Document excerpt:
===
Takes On Rendition
By William Fisher
08 April, 2006
U.S. Secretary of State Condoleeza Rice and her team continue to face
increasingly harsh criticism from Muslim communities, Amnesty International
has issued a new report on one of the practices they criticize most:
The new report – “Below
the radar: Secret flights to torture and disappearance” –
describes a U.S. covert operation in which people are arrested or abducted,
transferred and held in secret or handed over to countries where they
have faced torture and other ill-treatment.
Amnesty lists dozens of destinations
around the world where planes associated with "rendition"
flights have landed and taken off -- and lists private airlines with
permission to land at U.S. military bases worldwide.
The organization says it
has records of nearly 1,000 flights directly linked to the U.S. Central
Intelligence Agency (CIA), most of which have used European airspace.
It claims these flights have been carried out by planes that “appear
to have been permanently operated by the CIA through front companies.”
While the U.S. has acknowledged
that it uses rendition -- a fact widely reported in the international
press and on television – the new Amnesty report is likely to
further complicate Dr. Rice’s current efforts to “win the
hearts and minds” of Arabs and other Muslims.
In recent weeks, the Secretary
has met with a variety of Muslim groups in the U.S. and abroad. Their
view of U.S. policies in the “Global War on Terror” has
sometimes been respectful, sometimes raucous, but largely accusatory,
skeptical and passionate.
For example, in a recent
meeting with British Muslims, Rice heard
complaints about U.S. policies
in Iraq, Israeli treatment of Palestinians, and the American-run detention
center at Guantanamo Bay, Cuba.
Representatives of such groups
were present almost everywhere the secretary went during what was billed
as a goodwill visit. Many are also telling Rice that the Bush administration
should engage, not isolate, the new Hamas government in the Palestinian
areas, because it was elected in a process Washington backed.
Local editorial commentary
on Rice’s two-day outreach visit to northwest England has been
correspondingly harsh. Britain’s Guardian newspaper carried a
half-page cartoon showing Rice and her host, British Foreign Secretary
Jack Straw, holding a banner saying: “The Case for War.”
The banner was riddled with holes and the caption read, “Four
thousand holes in Blackburn, Lancashire,” a reference to a line
in the Beatles song “A Day in the Life.”
Dissatisfaction with U.S.
policies has also complicated the work of Rice’s public diplomacy
chief, Undersecretary of State Karen Hughes, a Bush Administration insider
tasked by the president to improve the U.S. image in the Muslim world.
===
Information given:
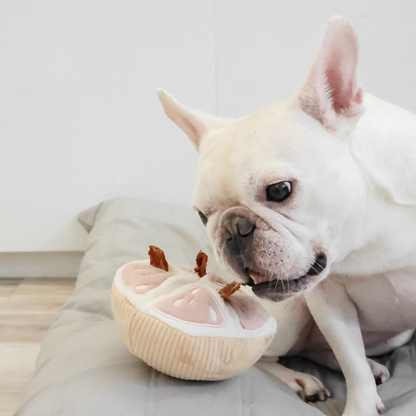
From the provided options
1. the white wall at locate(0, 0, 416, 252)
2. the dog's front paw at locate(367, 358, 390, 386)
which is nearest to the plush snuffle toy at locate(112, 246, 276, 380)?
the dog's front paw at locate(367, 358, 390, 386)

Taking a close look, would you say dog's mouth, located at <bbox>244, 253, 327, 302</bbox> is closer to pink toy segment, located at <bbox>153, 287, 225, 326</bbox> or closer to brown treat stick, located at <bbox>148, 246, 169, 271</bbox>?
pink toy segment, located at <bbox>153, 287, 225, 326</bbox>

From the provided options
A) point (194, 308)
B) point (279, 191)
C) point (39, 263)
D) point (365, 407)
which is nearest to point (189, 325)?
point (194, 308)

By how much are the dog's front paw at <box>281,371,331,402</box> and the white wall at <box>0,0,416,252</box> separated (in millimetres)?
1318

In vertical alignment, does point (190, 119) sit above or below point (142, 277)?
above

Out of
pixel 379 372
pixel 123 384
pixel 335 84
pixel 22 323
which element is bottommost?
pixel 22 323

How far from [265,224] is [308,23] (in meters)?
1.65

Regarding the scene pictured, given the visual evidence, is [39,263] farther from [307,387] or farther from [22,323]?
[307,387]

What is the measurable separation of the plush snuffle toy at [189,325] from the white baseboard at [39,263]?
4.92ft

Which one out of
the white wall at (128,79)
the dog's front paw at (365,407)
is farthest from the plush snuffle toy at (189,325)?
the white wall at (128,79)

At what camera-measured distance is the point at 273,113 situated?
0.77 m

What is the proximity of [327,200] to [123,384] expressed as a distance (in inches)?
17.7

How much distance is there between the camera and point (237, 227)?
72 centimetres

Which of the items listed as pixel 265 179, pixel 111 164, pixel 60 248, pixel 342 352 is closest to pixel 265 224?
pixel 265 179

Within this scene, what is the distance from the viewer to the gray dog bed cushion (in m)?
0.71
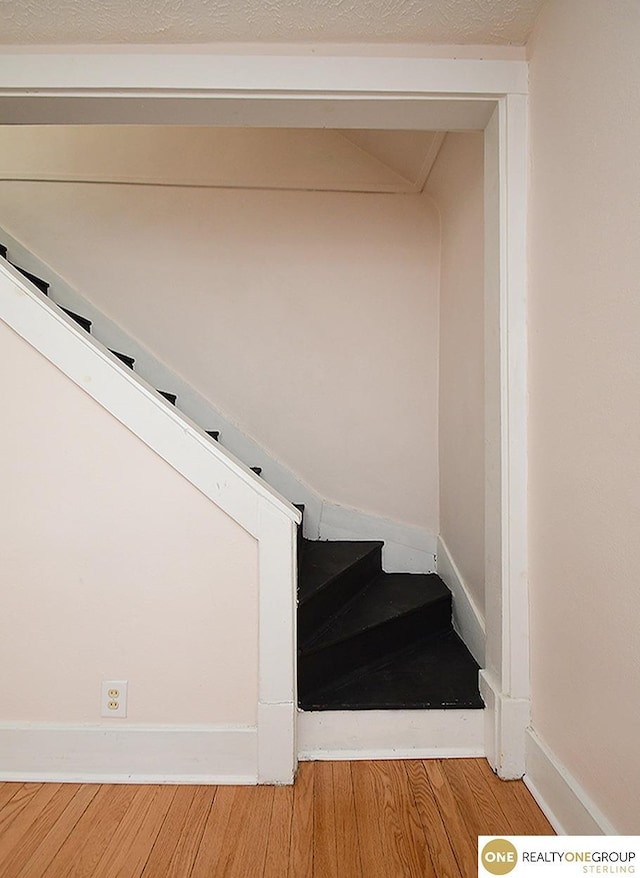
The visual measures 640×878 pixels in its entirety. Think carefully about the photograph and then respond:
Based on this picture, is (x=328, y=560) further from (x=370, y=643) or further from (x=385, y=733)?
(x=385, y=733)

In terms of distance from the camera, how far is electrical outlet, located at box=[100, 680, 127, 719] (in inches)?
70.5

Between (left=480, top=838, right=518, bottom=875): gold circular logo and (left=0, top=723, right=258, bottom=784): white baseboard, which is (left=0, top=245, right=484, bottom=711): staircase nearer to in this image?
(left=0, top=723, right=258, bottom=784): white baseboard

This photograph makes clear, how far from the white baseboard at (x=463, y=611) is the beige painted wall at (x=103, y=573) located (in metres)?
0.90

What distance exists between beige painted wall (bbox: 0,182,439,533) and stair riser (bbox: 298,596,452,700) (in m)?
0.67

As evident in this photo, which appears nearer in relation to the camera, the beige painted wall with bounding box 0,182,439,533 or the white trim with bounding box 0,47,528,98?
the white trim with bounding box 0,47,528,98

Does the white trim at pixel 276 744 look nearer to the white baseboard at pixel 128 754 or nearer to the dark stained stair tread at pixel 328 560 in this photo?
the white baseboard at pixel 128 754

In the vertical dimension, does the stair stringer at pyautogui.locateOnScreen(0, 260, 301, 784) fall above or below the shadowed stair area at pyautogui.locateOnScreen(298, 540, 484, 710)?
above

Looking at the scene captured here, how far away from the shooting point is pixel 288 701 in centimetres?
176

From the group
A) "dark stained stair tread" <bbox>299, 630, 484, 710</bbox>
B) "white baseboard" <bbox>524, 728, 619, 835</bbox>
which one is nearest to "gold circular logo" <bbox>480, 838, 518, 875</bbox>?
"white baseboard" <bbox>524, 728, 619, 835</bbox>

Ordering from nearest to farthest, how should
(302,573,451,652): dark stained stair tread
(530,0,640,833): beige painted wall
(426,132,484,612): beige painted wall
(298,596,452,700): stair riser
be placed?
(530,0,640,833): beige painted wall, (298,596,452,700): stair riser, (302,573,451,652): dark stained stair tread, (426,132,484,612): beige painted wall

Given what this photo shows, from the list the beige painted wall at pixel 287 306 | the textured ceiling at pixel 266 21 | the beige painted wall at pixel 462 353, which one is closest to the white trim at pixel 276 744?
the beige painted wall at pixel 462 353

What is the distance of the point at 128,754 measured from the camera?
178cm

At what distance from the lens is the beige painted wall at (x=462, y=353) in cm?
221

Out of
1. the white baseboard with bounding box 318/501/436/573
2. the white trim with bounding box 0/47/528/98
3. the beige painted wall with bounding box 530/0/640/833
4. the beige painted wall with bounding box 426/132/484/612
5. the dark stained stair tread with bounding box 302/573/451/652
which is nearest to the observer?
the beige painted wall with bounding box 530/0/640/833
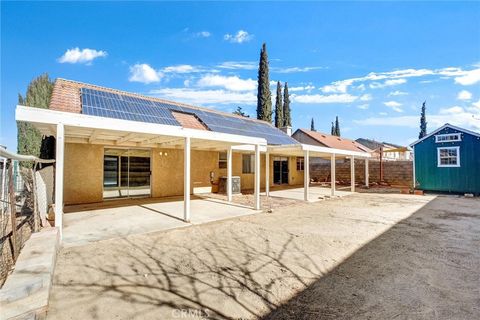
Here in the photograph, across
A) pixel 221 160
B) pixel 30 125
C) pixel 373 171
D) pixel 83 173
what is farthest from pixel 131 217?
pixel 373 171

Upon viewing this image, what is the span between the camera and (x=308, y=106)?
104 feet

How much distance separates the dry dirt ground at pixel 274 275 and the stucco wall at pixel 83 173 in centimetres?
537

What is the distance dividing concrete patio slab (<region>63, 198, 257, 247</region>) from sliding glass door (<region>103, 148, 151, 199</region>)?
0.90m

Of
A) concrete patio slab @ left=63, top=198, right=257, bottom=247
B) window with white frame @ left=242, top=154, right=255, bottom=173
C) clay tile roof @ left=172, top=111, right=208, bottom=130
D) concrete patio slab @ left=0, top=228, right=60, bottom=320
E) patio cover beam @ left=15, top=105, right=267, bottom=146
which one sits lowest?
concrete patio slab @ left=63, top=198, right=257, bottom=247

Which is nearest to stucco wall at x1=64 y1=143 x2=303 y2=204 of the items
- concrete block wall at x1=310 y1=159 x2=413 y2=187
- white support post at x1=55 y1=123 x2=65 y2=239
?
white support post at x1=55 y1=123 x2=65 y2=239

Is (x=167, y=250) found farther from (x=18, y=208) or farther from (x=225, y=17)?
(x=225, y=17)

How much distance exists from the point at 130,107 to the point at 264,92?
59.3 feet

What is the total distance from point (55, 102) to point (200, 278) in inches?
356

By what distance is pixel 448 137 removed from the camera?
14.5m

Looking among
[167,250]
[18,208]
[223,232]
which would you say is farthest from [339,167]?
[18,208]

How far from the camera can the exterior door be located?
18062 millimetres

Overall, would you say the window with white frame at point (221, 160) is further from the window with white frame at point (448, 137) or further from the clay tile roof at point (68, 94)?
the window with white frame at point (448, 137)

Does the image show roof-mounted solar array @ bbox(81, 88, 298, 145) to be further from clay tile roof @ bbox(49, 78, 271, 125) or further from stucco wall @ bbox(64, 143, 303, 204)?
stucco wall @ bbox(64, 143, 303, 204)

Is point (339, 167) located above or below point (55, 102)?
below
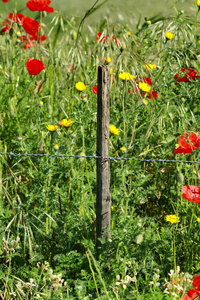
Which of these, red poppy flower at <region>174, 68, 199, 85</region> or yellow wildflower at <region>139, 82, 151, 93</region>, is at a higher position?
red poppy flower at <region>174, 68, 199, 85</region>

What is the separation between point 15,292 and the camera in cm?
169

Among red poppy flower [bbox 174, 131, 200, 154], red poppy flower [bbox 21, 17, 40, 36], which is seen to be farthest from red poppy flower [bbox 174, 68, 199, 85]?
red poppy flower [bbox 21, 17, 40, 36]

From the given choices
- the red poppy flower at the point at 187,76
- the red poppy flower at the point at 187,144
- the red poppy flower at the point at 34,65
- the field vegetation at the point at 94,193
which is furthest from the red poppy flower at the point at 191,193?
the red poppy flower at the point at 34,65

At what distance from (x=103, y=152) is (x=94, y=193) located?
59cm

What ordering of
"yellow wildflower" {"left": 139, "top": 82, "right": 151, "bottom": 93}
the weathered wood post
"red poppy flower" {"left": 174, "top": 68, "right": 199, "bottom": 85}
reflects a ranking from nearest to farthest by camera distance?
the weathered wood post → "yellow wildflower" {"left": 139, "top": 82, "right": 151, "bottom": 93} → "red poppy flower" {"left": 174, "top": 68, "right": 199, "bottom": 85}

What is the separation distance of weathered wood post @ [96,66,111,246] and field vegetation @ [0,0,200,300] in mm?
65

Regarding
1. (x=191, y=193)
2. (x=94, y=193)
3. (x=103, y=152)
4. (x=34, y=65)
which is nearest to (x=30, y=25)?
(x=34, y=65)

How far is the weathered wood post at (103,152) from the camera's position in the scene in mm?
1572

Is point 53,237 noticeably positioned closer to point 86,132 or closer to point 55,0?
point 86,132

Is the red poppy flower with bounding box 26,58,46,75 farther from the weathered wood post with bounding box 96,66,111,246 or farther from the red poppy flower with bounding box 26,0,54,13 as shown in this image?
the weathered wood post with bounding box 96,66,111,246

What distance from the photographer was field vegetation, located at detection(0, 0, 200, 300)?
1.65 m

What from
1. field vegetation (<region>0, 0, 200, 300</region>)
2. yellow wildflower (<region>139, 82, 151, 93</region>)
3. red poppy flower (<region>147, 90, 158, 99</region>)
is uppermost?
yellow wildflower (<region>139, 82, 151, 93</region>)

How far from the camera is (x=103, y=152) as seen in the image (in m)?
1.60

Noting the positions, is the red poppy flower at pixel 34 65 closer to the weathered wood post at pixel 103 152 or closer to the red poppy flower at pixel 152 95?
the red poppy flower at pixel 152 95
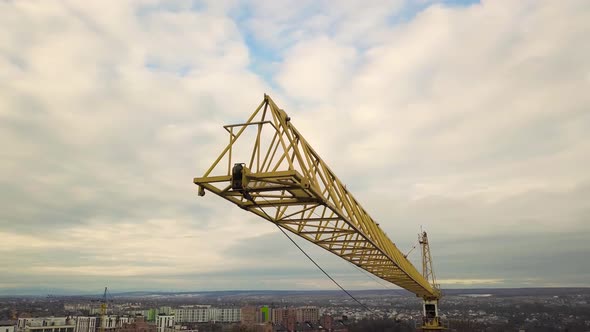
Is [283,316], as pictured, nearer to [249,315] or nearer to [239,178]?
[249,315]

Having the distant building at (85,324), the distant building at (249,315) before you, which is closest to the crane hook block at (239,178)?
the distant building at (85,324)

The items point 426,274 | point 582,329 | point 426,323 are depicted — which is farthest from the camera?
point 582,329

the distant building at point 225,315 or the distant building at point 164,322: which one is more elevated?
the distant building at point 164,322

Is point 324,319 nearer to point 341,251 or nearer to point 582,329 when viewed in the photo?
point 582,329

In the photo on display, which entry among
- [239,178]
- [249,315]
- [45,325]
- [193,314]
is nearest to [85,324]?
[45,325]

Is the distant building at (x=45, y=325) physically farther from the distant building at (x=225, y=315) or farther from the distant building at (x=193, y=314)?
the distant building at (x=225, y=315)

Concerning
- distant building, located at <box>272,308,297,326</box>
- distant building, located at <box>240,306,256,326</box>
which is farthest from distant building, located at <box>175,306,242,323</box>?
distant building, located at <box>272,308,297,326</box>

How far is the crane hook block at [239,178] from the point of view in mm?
===
Required tasks:
1) Answer these questions about the rendition article, one line each:
(a) Roughly how many flights directly linked to the CIA does Amnesty say it has records of?
(b) What three matters did British Muslims raise in their complaints to Rice?
(c) Who serves as Rice's public diplomacy chief?
2) Pick up the article on Rice and the Amnesty rendition report where it ends and keep writing.

Results by task:
1)
(a) Nearly 1,000 flights.
(b) U.S. policies in Iraq, Israeli treatment of Palestinians, and the American-run detention center at Guantanamo Bay, Cuba.
(c) Undersecretary of State Karen Hughes.

2)
During their visit to the
United Kingdom, Rice and Hughes defended the continued use of the U.S.
detention center at Guantanamo Bay, Cuba, where some terrorist suspects
have been held for years without trial. Rice said the U.S. doesn’t
want to keep the prison open longer than necessary, but added: “If
the alternative is to release people back on the street so they can
do harm again, that we’re not going to do.”
Rice said, “The United
States recognizes … that there are questions about American foreign
policy.” But, she asked Muslims to give the Bush administration
credit for ending a six-decade policy of backing dictators in the Middle
East and promoting democracy instead.
Virtually every public opinion
poll taken in Europe, Asia and the Middle East shows increasing hostility
toward the U.S. and plummeting approval for its foreign policies.
Amnesty’s report is
unlikely to improve the situation. It details the destinations and ownership
of specific aircraft linked to people interviewed by the organization
who have been transferred illegally. For example one particular aircraft
is known to have made over 100 stops in Guantanamo Bay. Another took
a detainee to Egypt from Germany after he was kidnapped in Italy. Amnesty
says there were 488 recorded landings or take-offs between February
2001 and July 2005.
The new report says the U.S.
“is manipulating commercial arrangements in order to be able to
transfer people in violation of international law.” Amnesty’s
Secretary General, Irene Khan, said, “It demonstrates the length
to which the U.S. government will go to conceal these abductions."
She added, "The callous
and calculated multiplicity of abuses is shocking. People captured have
been subjected to a range of abuses of human rights by a number of governments
acting in collusion, and all of this has been shrouded by secrecy and
The organization urged the
aviation sector to ensure that aviation companies do not lease their
aircraft in circumstances in which they may be used in renditions. Specifically,
it called on governments to insist that any plane or helicopter used
to carry out the missions of the intelligence services be declared a
'state' flight, regardless of whether they are carried out using civilian
aircraft, prohibit the use of airspace and airports for renditions and
actively investigate suspected rendition cases, and disclose the full
extent of these practices and the fate of those whose whereabouts are
Egypt has been a prime destination
for victims of renditions. The Egyptian prime minister noted in 2005
that the U.S. has transferred some 60-70 detainees to that country,
and a former CIA agent with experience in the region believes that "hundreds"
of detainees may have been sent by the U.S. to prisons in other Middle
The U.S. has acknowledged
the capture of about 30 "high value" detainees whose whereabouts
remain unknown, and its Central Intelligence Agency (CIA) is reportedly
investigating some three dozen additional cases of "erroneous rendition",
in which people were detained based on flawed evidence or confusion
Criticism of the rendition
practice has not been limited to U.S. officials. In Britain, the House
of Commons foreign affairs committee has accused ministers of failing
in their duty to find out whether Britain has been complicit in US policy.
The U.K. government has admitted that 200 suspect CIA flights had used
In a report highly critical
of the government's attitude toward human rights abuses, members of
the committee say they have not been told the full story despite months
of trying. They summoned the British foreign secretary, Jack Straw,
to give evidence again on the issue.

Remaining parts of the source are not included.